Copy the records below exactly, starting at the line that contains "Κοινό πουλί αρπακτικών" and ending at the line that contains "Seaduced Luxury Catamaran - Tours"; leave out any pictures.
▼▼▼
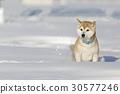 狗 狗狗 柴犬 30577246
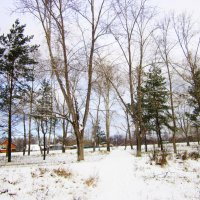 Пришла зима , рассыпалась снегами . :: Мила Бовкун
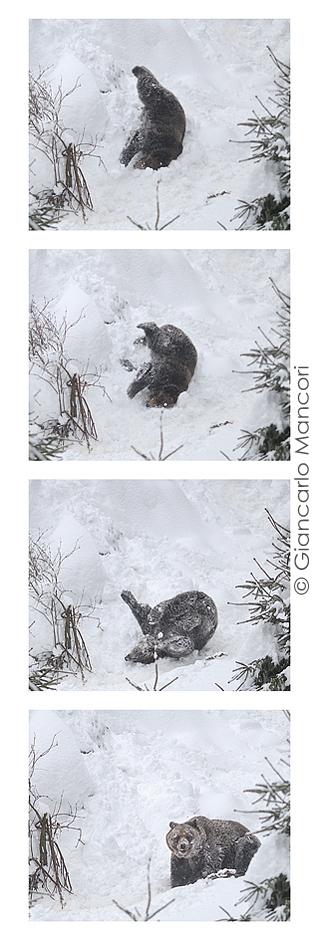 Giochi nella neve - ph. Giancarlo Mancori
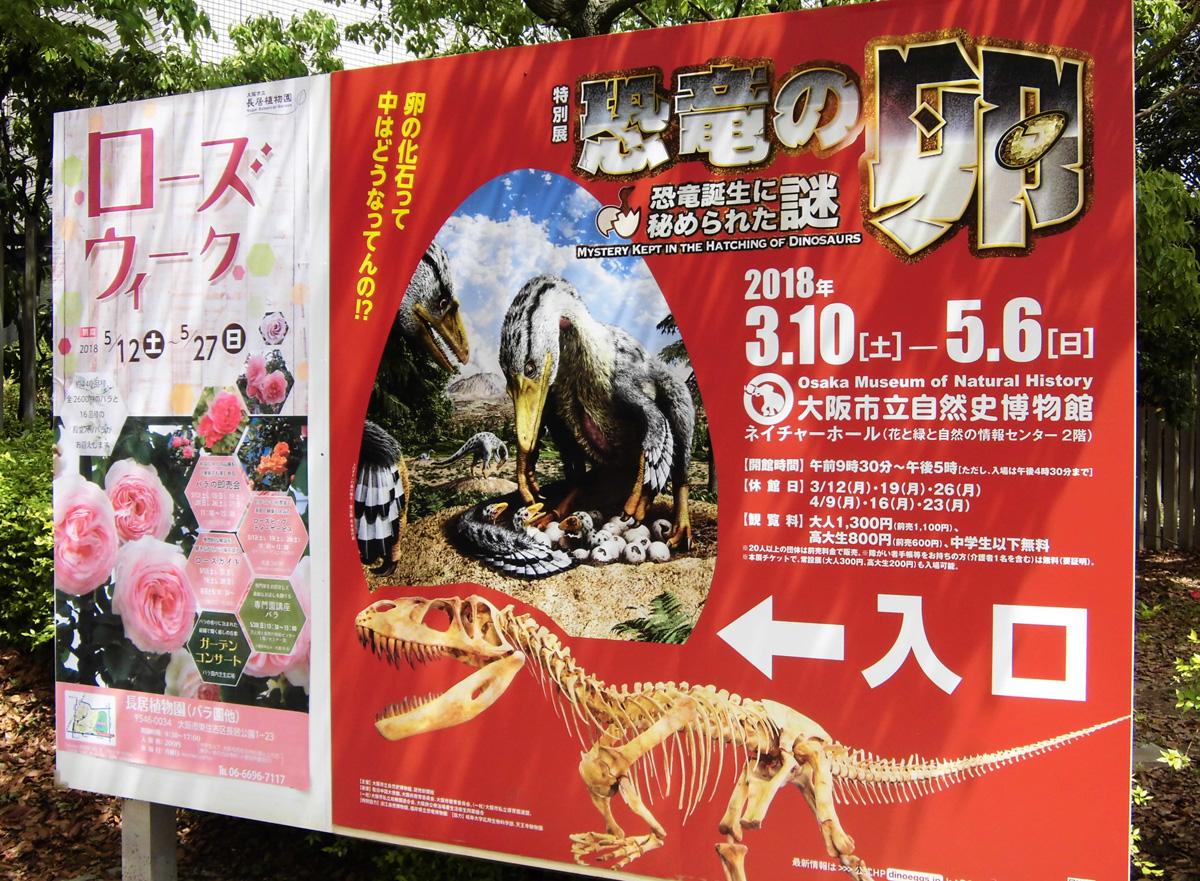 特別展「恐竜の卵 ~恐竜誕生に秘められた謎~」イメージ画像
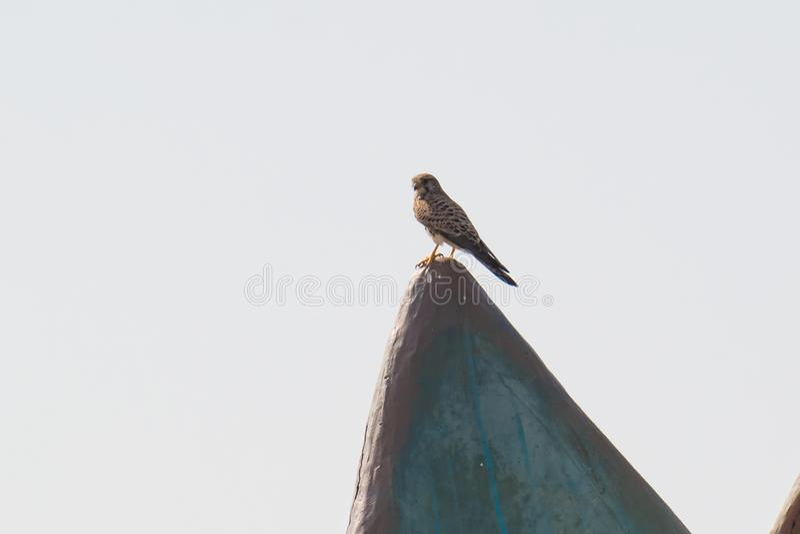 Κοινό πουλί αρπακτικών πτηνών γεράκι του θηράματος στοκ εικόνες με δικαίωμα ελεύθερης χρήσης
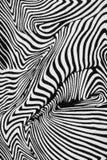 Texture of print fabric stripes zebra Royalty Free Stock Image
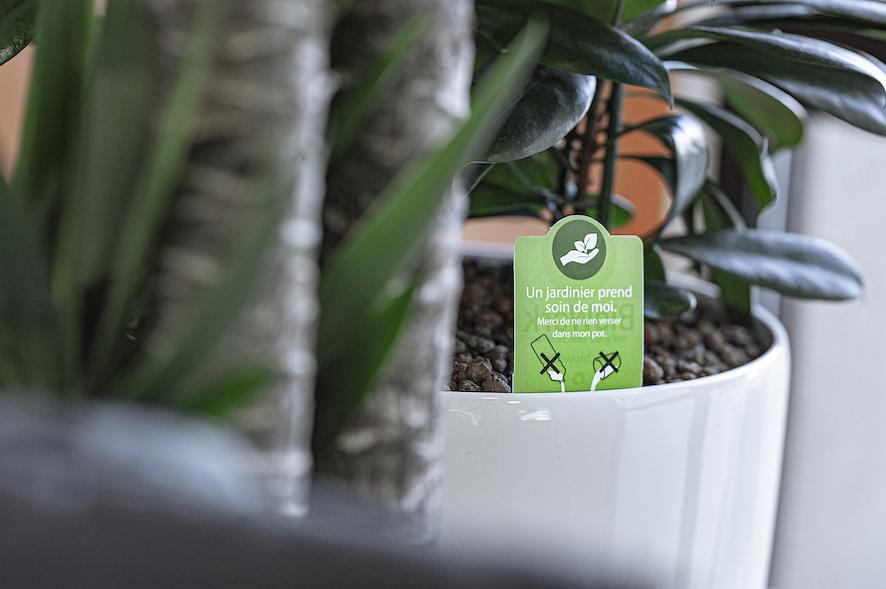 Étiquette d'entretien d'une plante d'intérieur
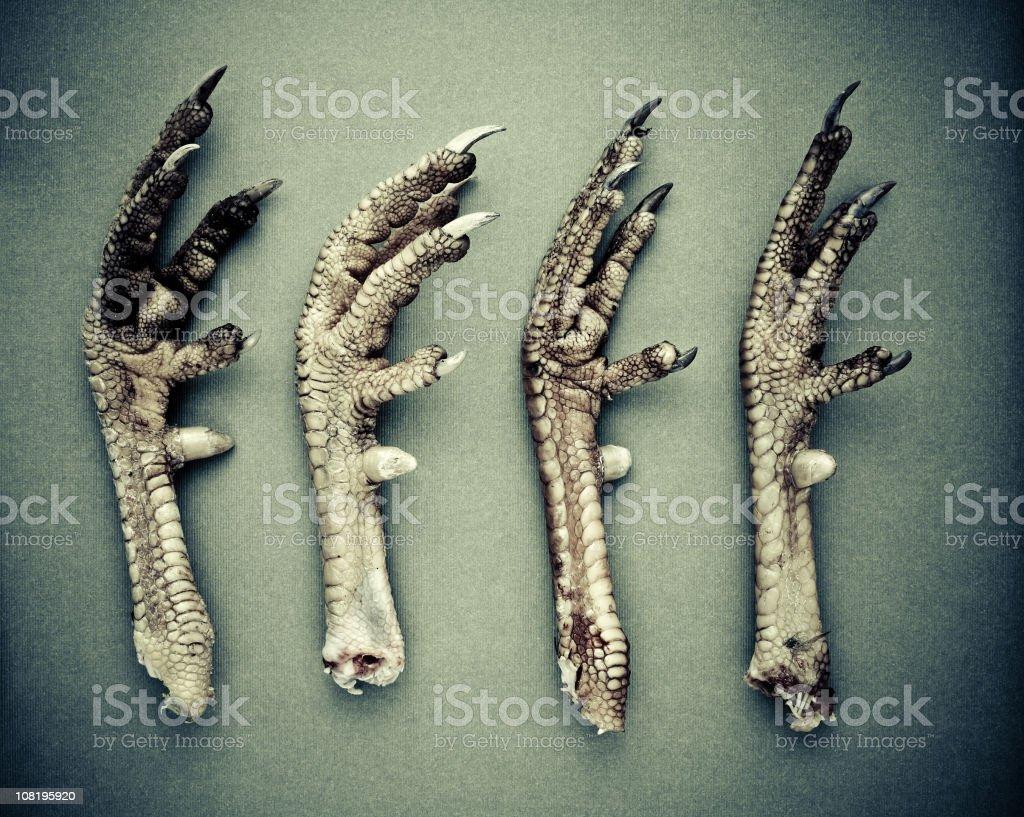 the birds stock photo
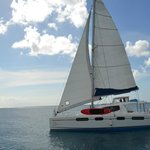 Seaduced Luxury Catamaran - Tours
▲▲▲
▼▼▼
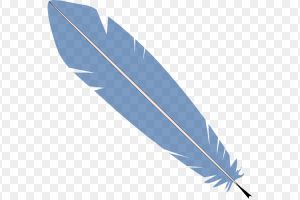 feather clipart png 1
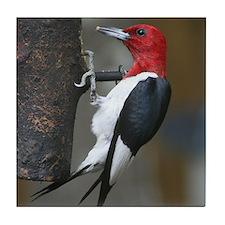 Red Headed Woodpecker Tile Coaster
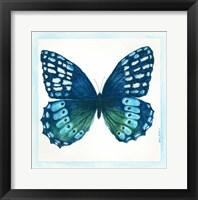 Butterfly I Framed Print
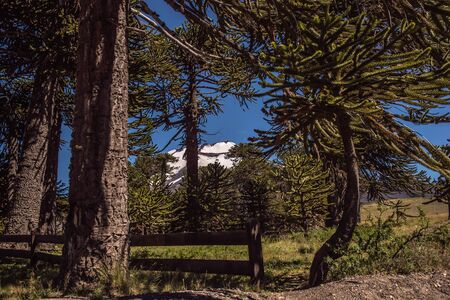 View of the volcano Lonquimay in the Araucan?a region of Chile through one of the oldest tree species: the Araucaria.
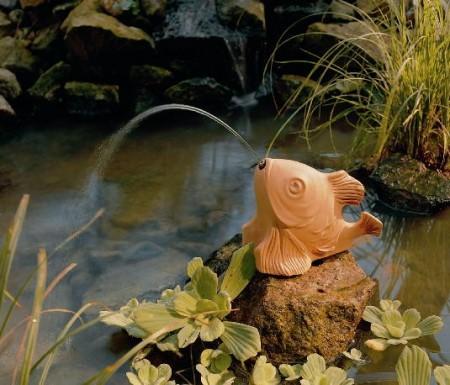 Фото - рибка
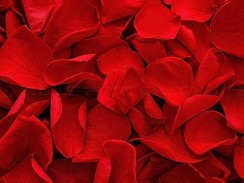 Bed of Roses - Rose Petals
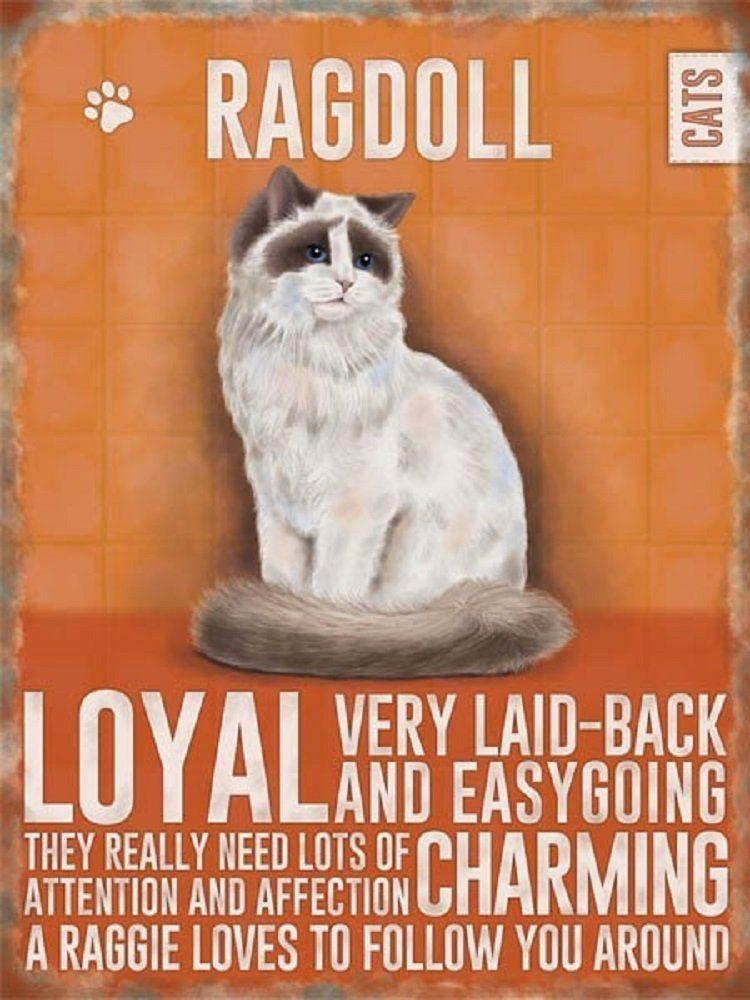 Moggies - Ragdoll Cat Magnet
▲▲▲
_Finished exercise_
 Κοινό πουλί αρπακτικών πτηνών γεράκι του θηράματος στοκ εικόνες με δικαίωμα ελεύθερης χρήσης
 Texture of print fabric stripes zebra Royalty Free Stock Image
 Étiquette d'entretien d'une plante d'intérieur
 the birds stock photo
 Seaduced Luxury Catamaran - Tours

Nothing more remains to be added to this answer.